■ **DIRECTIONS FOR THIS TASK**: In the entries that follow, the line with "c) ser mantidos" opens the range and the line with "12.19 As ligações" closes it; repeat that range exactly, both lines included.

Page-level text extractions
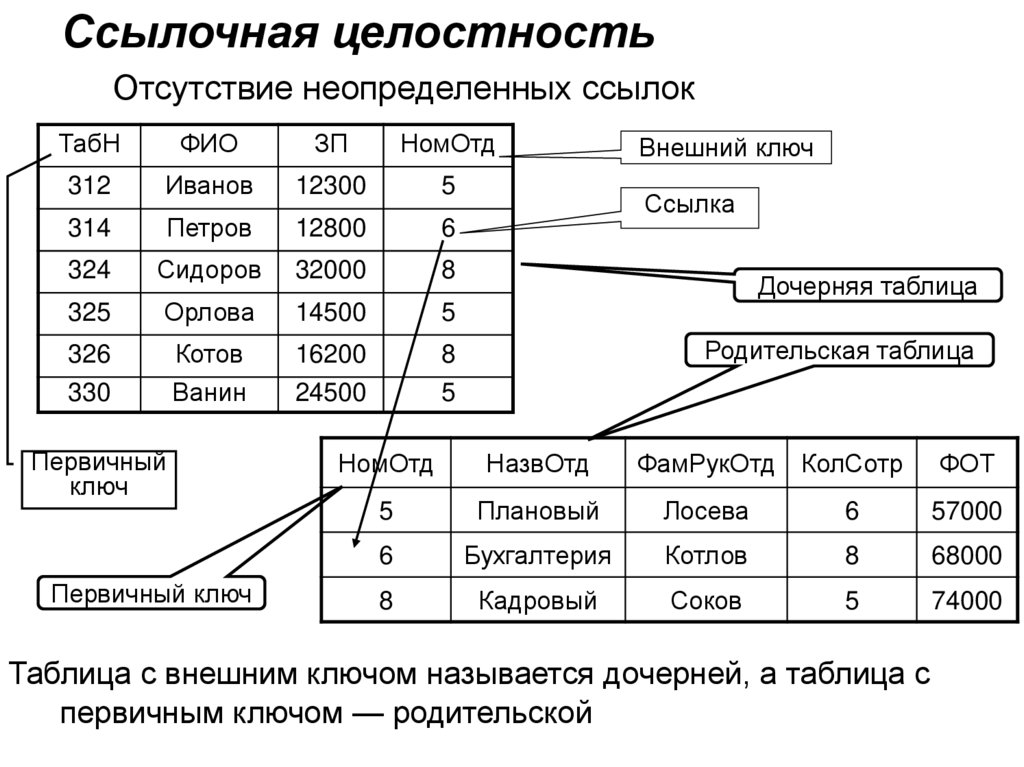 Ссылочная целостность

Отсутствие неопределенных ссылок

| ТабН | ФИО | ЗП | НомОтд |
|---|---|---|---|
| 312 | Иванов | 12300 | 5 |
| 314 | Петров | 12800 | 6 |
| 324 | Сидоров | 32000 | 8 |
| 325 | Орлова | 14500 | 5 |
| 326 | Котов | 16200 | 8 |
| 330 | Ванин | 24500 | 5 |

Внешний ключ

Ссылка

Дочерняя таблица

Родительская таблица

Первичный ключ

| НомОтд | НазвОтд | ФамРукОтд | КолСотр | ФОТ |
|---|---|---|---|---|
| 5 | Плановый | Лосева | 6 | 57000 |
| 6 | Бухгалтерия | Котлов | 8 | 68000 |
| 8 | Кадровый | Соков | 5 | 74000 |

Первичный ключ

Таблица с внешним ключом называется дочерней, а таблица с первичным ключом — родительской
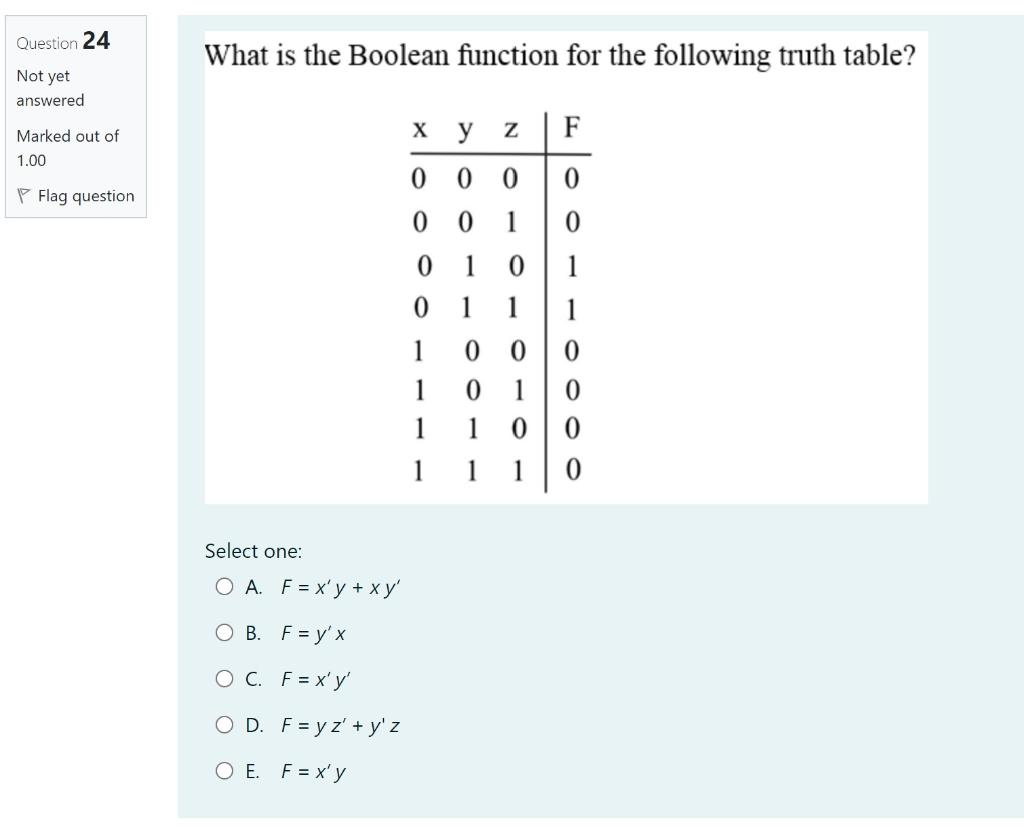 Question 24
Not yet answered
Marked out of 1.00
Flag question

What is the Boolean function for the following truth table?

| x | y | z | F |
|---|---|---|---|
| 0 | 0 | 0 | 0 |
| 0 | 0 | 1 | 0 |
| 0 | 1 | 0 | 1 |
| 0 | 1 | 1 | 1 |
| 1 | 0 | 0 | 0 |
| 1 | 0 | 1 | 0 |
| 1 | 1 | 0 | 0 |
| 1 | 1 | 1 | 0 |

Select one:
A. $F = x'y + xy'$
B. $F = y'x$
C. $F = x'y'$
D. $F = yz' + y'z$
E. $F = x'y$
---
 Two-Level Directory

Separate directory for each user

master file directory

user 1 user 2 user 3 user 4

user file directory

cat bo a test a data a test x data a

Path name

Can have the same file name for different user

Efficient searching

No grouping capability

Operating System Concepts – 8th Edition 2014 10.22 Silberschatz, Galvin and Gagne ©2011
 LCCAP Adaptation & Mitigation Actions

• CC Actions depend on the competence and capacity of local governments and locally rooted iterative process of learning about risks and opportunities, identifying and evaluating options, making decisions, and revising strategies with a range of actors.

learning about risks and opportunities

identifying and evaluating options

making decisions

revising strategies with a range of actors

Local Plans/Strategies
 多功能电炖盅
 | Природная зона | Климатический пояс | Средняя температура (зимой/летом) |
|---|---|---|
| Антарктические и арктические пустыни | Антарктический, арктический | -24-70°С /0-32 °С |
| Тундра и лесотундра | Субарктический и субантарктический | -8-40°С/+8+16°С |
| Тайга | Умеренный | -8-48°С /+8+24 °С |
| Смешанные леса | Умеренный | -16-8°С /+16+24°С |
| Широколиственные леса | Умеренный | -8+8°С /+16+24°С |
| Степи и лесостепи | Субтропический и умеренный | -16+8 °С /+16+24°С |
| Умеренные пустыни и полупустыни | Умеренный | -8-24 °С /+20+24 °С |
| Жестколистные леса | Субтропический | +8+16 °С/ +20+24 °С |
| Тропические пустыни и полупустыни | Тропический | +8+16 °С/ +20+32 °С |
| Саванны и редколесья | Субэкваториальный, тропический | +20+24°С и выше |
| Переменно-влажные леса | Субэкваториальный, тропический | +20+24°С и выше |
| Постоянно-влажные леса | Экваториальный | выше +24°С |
==
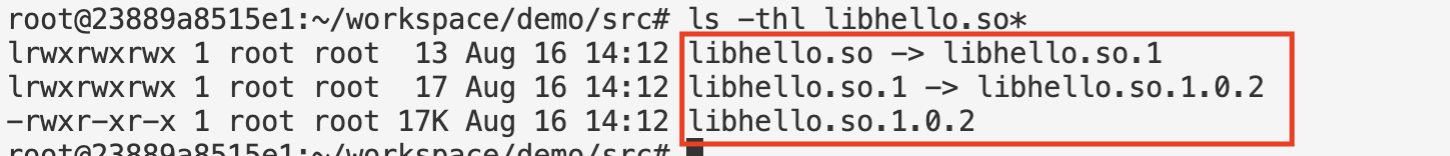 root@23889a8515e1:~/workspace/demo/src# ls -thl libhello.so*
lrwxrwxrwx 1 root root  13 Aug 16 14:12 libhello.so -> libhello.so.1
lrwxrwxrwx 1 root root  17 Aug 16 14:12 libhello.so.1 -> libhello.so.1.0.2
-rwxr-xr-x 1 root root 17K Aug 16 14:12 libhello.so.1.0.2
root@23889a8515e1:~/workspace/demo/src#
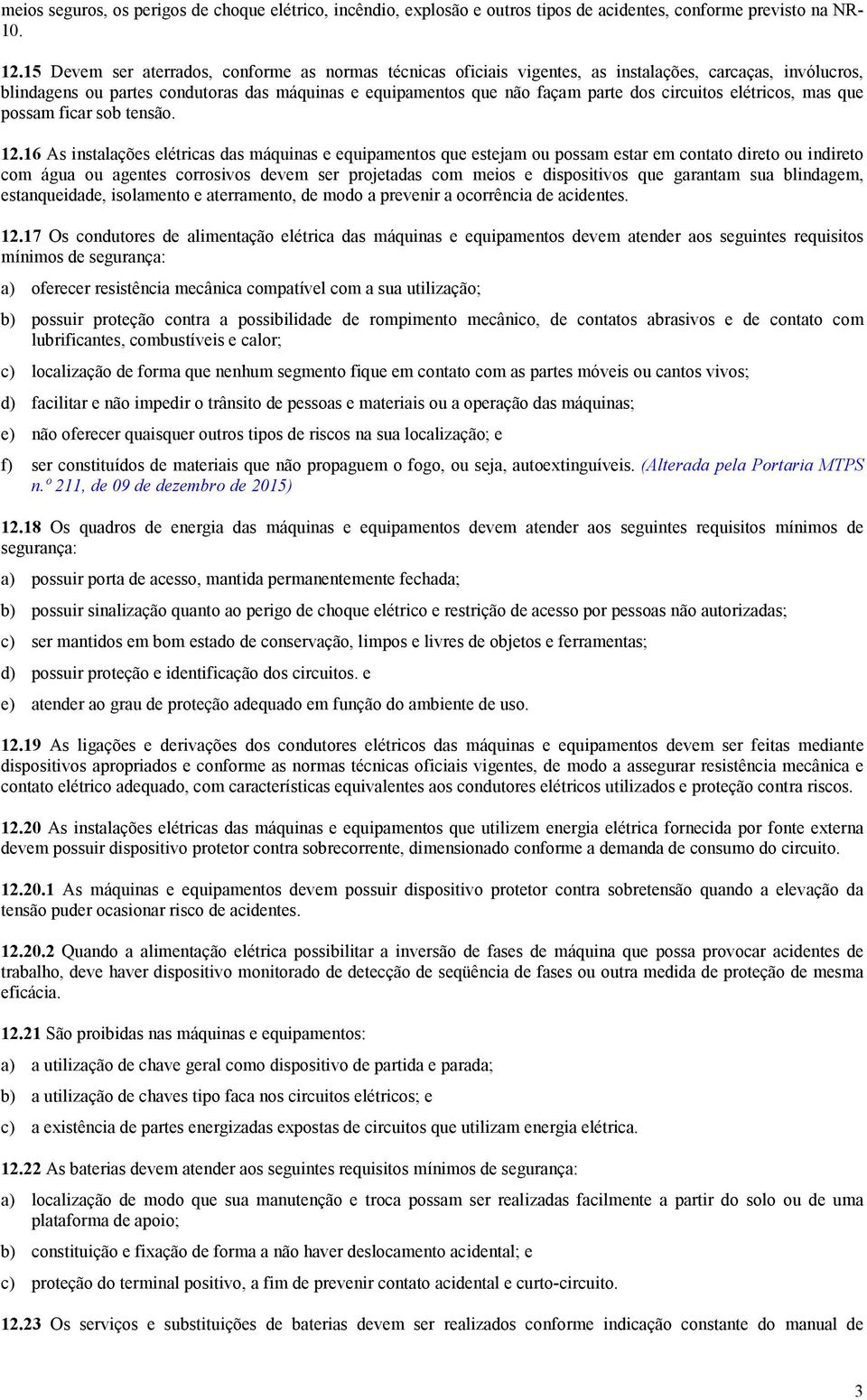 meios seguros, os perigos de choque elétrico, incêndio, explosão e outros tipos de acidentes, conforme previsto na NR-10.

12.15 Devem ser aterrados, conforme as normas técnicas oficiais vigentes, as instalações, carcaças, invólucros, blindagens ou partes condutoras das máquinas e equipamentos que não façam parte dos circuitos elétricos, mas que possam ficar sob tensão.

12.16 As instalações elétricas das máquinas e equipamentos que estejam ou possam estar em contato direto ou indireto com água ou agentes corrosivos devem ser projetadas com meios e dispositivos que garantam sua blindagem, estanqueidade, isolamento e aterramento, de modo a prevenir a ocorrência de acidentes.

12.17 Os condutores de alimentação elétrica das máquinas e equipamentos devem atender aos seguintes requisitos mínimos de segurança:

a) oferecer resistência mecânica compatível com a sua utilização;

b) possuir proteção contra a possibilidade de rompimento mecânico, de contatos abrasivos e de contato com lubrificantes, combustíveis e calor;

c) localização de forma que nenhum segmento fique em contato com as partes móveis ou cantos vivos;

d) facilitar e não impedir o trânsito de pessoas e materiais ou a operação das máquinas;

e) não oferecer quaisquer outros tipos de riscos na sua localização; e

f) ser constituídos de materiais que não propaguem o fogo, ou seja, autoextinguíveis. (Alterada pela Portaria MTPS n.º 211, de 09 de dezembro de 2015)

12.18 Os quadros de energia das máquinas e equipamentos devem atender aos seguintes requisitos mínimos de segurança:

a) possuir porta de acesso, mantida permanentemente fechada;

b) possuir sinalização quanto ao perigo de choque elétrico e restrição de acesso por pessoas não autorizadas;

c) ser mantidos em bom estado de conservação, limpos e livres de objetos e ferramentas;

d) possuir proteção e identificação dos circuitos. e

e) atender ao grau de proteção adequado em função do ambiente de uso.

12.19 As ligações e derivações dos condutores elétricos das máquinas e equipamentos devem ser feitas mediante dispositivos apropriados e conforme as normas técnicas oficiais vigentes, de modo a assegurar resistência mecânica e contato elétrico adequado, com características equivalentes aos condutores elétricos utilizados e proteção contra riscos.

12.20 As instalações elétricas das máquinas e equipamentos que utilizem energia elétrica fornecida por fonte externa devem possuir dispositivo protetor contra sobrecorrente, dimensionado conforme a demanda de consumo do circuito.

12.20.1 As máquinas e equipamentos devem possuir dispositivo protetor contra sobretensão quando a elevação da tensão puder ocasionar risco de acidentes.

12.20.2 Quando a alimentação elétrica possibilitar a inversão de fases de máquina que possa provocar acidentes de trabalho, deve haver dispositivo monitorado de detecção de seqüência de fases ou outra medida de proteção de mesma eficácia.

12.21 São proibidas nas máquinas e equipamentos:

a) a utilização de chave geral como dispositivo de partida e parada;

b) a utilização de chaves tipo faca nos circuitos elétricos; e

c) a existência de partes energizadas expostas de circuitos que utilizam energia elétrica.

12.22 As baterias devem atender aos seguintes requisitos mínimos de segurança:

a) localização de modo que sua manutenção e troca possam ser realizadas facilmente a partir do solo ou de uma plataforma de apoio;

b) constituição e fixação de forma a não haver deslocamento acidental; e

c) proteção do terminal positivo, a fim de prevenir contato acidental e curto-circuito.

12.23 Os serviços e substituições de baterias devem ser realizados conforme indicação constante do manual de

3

■ **COMPLETED TASK**:
c) ser mantidos em bom estado de conservação, limpos e livres de objetos e ferramentas;

d) possuir proteção e identificação dos circuitos. e

e) atender ao grau de proteção adequado em função do ambiente de uso.

12.19 As ligações e derivações dos condutores elétricos das máquinas e equipamentos devem ser feitas mediante dispositivos apropriados e conforme as normas técnicas oficiais vigentes, de modo a assegurar resistência mecânica e contato elétrico adequado, com características equivalentes aos condutores elétricos utilizados e proteção contra riscos.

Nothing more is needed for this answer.